## Exercise task
Extract every entry below verbatim, keeping each line and its order unchanged.

## Task inputs
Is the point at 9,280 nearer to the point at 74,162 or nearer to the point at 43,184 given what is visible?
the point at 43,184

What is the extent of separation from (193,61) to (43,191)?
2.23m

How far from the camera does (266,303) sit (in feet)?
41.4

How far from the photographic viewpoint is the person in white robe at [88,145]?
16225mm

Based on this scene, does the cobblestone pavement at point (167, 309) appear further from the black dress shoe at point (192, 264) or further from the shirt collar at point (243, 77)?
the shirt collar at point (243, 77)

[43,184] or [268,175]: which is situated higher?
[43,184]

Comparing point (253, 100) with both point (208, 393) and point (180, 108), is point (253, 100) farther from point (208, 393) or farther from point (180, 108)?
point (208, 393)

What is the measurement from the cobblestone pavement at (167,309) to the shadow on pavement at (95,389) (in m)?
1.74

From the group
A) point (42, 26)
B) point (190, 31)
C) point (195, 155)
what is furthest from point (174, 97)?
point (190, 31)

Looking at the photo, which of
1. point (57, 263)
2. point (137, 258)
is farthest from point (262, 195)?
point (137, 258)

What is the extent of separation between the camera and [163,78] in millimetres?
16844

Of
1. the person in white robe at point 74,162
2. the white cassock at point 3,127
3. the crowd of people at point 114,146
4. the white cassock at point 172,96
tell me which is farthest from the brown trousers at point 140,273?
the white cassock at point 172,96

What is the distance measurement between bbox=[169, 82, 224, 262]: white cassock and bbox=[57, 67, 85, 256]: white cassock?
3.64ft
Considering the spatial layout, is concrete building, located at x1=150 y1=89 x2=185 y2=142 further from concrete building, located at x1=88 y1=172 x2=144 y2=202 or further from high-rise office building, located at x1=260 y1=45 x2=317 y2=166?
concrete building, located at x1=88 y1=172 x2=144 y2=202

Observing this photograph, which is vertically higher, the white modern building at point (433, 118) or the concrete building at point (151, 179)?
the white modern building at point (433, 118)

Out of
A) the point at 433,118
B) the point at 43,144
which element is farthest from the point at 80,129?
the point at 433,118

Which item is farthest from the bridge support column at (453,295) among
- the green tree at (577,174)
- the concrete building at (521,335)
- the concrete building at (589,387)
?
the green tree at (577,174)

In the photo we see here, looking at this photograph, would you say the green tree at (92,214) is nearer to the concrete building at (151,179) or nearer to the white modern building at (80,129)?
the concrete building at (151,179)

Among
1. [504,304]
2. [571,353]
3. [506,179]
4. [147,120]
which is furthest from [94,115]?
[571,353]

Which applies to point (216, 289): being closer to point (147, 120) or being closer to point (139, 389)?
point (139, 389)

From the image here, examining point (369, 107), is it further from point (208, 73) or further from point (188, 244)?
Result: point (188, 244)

## Exercise solution
Is the point at 9,280 nearer to the point at 74,162 or nearer to the point at 43,184 given what is visible?
the point at 43,184

What is the extent of separation from (193,61) to (43,191)?
2.23m

How far from the camera does (266,303) sit (in feet)?
41.4

How far from the photographic viewpoint is the person in white robe at [88,145]?
16225mm

Based on this scene, does the cobblestone pavement at point (167, 309) appear further from the black dress shoe at point (192, 264) or further from the shirt collar at point (243, 77)?
the shirt collar at point (243, 77)

[43,184] or [268,175]: which is situated higher?
[43,184]

Comparing point (253, 100) with both point (208, 393) and point (180, 108), is point (253, 100) farther from point (208, 393) or farther from point (180, 108)?
point (208, 393)

What is the measurement from the cobblestone pavement at (167,309) to the shadow on pavement at (95,389) (in m)?
1.74

From the group
A) point (42, 26)
B) point (190, 31)
C) point (195, 155)
what is furthest from point (174, 97)?
point (190, 31)

Looking at the photo, which of
1. point (57, 263)
2. point (137, 258)
is farthest from point (262, 195)?
point (137, 258)

What is the extent of separation between the camera and [163,78] in millimetres?
16844

Of
1. the person in white robe at point 74,162
2. the white cassock at point 3,127
3. the crowd of people at point 114,146
4. the white cassock at point 172,96
tell me which is farthest from the brown trousers at point 140,273?
the white cassock at point 172,96

What is the distance measurement between bbox=[169, 82, 224, 262]: white cassock and bbox=[57, 67, 85, 256]: white cassock?
3.64ft
Considering the spatial layout, is concrete building, located at x1=150 y1=89 x2=185 y2=142 further from concrete building, located at x1=88 y1=172 x2=144 y2=202 or further from high-rise office building, located at x1=260 y1=45 x2=317 y2=166?
concrete building, located at x1=88 y1=172 x2=144 y2=202

Observing this photograph, which is vertically higher, the white modern building at point (433, 118) or the concrete building at point (151, 179)?
the white modern building at point (433, 118)

Out of
A) the point at 433,118
B) the point at 43,144
which element is farthest from the point at 80,129?
the point at 433,118

Which item is farthest from the bridge support column at (453,295) among
- the green tree at (577,174)
- the concrete building at (521,335)
- the concrete building at (589,387)
?
the green tree at (577,174)

In the photo we see here, looking at this photograph, would you say the green tree at (92,214) is nearer to the concrete building at (151,179) or nearer to the white modern building at (80,129)?
the concrete building at (151,179)

Among
1. [504,304]
2. [571,353]
3. [506,179]
4. [147,120]
which is furthest from [94,115]?
[571,353]

Which applies to point (216, 289): being closer to point (147, 120) or being closer to point (139, 389)?
point (139, 389)

From the image here, examining point (369, 107), is it further from point (208, 73) or further from point (188, 244)?
Result: point (188, 244)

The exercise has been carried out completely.